[Aufgaben bearbeiten]
a – Notieren Sie aus dem Text über Kretschmann wortgetreu den Abschnitt von „Was hat er sich“ bis einschließlich „auf den Weg.“.
b – Wie lautet der Satz „Seit gestern ist das Dokument öffentlich lesbar.“ aus dem Text über Kretschmann auf Englisch?

[Ausgewählter Text]
Kretschmann kennt sich aus im Mauscheln und gibt es offen zu. Doch er hat Misstrauen gesät, das seine jetzige Offenheit nicht zerstreuen kann.

Was hat er sich bei seiner Vereidigung wohl heimlich gedacht? Foto: dpa

Zu viel Weihrauch rußt den Heiligen“, sagt man in katholischen Gegenden. Im baden-württembergischen Wahlkampf konnte es noch kürzlich nicht zuviel Weihrauch sein. Winfried Kretschmann präsentierte sich als bürgernaher Meister Eder, der Politik zur Stilfrage erhob. Wer nicht bei drei auf dem Baum war, bekam von ihm ein Hannah-Arendt-Zitat mit auf den Weg.

Jetzt wurde bekannt, dass die grün-schwarze Koalition geheime Nebenabsprachen getroffen hat. Seit gestern ist das Dokument öffentlich lesbar. Inhaltlich findet sich darin wenig Empörendes. Eher ist es ein schlampig zusammengeklopfter Ehevertrag zwischen Partnern, die sich nicht recht über den Weg trauen. Das soll Streit unter den Koalitionspartnern vermeiden. Aber diese Intransparenz ist der Lichtgestalt Kretschmann jetzt auf die Füße gefallen.

[Rohdaten]
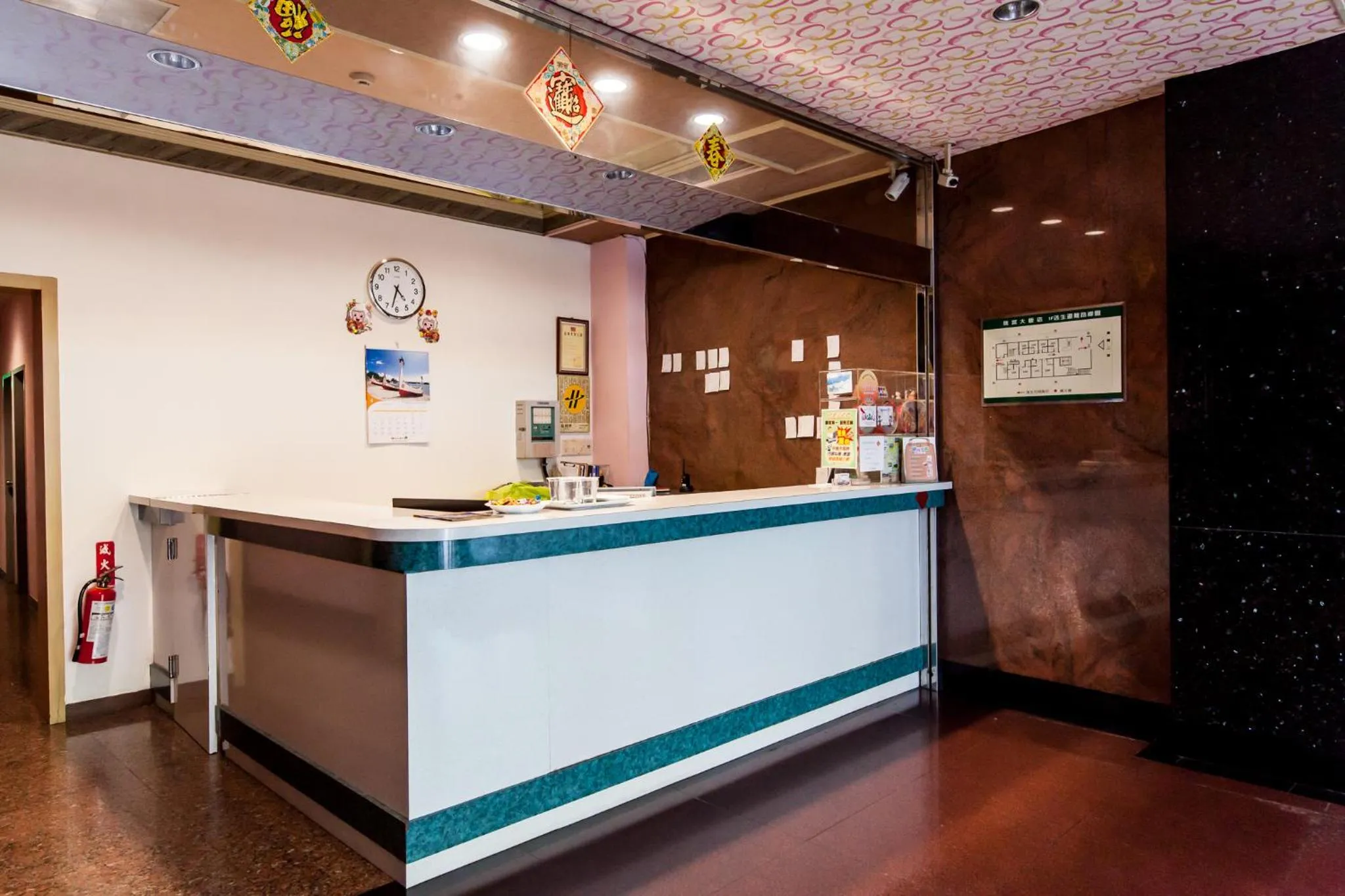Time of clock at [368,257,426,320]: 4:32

* * *

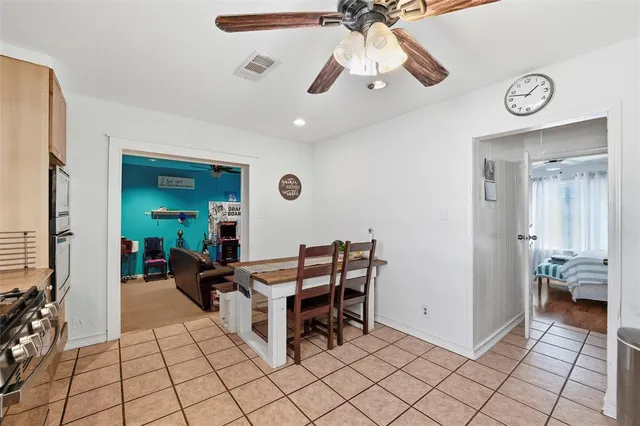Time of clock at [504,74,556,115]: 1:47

[Gegebene Antworten]
a –
Was hat er sich bei seiner Vereidigung wohl heimlich gedacht? Foto: dpa

Zu viel Weihrauch rußt den Heiligen“, sagt man in katholischen Gegenden. Im baden-württembergischen Wahlkampf konnte es noch kürzlich nicht zuviel Weihrauch sein. Winfried Kretschmann präsentierte sich als bürgernaher Meister Eder, der Politik zur Stilfrage erhob. Wer nicht bei drei auf dem Baum war, bekam von ihm ein Hannah-Arendt-Zitat mit auf den Weg.

b – Since yesterday, the document has been publicly readable.